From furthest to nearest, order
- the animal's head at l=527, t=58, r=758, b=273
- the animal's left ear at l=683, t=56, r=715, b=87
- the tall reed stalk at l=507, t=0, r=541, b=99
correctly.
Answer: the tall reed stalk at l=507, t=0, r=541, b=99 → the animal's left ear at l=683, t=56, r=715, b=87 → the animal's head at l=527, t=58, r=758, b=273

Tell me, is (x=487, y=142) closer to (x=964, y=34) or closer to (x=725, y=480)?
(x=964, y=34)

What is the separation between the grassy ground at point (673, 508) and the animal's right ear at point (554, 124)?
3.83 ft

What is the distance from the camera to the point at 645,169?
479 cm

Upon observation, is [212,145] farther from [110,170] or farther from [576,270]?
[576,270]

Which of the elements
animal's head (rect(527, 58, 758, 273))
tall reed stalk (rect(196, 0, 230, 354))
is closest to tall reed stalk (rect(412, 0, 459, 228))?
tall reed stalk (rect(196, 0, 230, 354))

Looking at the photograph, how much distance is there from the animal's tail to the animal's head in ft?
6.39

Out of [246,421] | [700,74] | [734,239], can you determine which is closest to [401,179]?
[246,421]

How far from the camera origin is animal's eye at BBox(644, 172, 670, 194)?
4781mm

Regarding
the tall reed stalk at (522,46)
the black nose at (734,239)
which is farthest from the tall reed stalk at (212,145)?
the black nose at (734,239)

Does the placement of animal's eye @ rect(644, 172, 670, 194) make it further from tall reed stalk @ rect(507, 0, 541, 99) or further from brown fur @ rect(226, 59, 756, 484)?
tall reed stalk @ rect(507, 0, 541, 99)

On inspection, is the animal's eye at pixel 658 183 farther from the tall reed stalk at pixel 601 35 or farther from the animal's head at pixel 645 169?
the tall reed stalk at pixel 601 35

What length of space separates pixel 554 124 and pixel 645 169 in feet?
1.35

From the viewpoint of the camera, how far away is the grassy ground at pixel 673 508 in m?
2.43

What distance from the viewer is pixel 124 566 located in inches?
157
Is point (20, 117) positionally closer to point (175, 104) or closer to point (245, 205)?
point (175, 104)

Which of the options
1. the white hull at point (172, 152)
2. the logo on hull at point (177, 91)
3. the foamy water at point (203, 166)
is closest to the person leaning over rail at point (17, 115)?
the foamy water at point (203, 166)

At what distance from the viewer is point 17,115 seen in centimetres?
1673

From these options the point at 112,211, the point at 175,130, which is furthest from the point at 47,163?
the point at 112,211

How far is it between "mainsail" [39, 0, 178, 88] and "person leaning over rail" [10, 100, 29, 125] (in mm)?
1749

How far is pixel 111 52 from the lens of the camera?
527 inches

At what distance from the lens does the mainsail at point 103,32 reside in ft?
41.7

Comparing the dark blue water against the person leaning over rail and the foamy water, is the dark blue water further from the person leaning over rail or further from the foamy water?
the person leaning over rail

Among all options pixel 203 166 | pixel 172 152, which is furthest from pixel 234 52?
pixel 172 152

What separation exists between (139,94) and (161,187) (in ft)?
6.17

────────────────────

Given task ::
Rewrite the listing above with every "grassy ground" changed to "grassy soil". Leave all other text as it is.

Response to the exercise ::
From furthest to nearest, order
- the animal's head at l=527, t=58, r=758, b=273
- the animal's left ear at l=683, t=56, r=715, b=87
- the tall reed stalk at l=507, t=0, r=541, b=99
correctly.
Answer: the tall reed stalk at l=507, t=0, r=541, b=99 → the animal's left ear at l=683, t=56, r=715, b=87 → the animal's head at l=527, t=58, r=758, b=273

Tell me, is (x=487, y=142) closer to (x=964, y=34) or closer to (x=725, y=480)?
(x=964, y=34)

What is the separation between the grassy soil at point (673, 508) and the animal's right ear at point (554, 124)?
3.83 ft

What is the distance from the camera to the point at 645,169?
479 cm

Upon observation, is [212,145] farther from [110,170] or farther from [576,270]?
[576,270]

Which of the elements
animal's head (rect(527, 58, 758, 273))
tall reed stalk (rect(196, 0, 230, 354))
is closest to tall reed stalk (rect(412, 0, 459, 228))?
tall reed stalk (rect(196, 0, 230, 354))

Looking at the photograph, how much distance is there from the animal's tail to the animal's head in ft?
6.39

Out of [246,421] | [700,74] | [734,239], can you determine which is closest to [401,179]?
[246,421]

How far from the camera origin is animal's eye at BBox(644, 172, 670, 194)?
4781mm

Regarding
the tall reed stalk at (522,46)
the black nose at (734,239)
which is farthest from the tall reed stalk at (212,145)?
the black nose at (734,239)

Does the placement of animal's eye @ rect(644, 172, 670, 194) make it further from tall reed stalk @ rect(507, 0, 541, 99) or further from brown fur @ rect(226, 59, 756, 484)?
tall reed stalk @ rect(507, 0, 541, 99)

On inspection, is the animal's eye at pixel 658 183 farther from the tall reed stalk at pixel 601 35 or farther from the animal's head at pixel 645 169?
the tall reed stalk at pixel 601 35

What length of space separates pixel 554 124 and pixel 645 169 in feet?
1.35

From the viewpoint of the camera, how far away is the grassy soil at pixel 673 508 in m?
2.43

What distance from the viewer is pixel 124 566 located in inches?
157
Is point (20, 117) positionally closer to point (175, 104) or closer to point (245, 205)?
point (175, 104)

Which of the options
1. the white hull at point (172, 152)
2. the logo on hull at point (177, 91)
3. the foamy water at point (203, 166)
is closest to the person leaning over rail at point (17, 115)?
the foamy water at point (203, 166)

At what distance from the viewer is point 17,115 seen in centimetres?
1673

From these options the point at 112,211, the point at 175,130, which is furthest from the point at 47,163?
the point at 112,211

How far is it between "mainsail" [39, 0, 178, 88] and "person leaning over rail" [10, 100, 29, 125] (in mm)?
1749

How far is pixel 111 52 from the lens of the camera?
527 inches

At what distance from the lens does the mainsail at point 103,32 reside in ft?
41.7

Comparing the dark blue water against the person leaning over rail and the foamy water, is the dark blue water further from the person leaning over rail or further from the foamy water?
the person leaning over rail

Among all options pixel 203 166 | pixel 172 152, which is furthest from pixel 234 52?
pixel 172 152

What separation exists between (139,94) and (161,187) (in ft)?
6.17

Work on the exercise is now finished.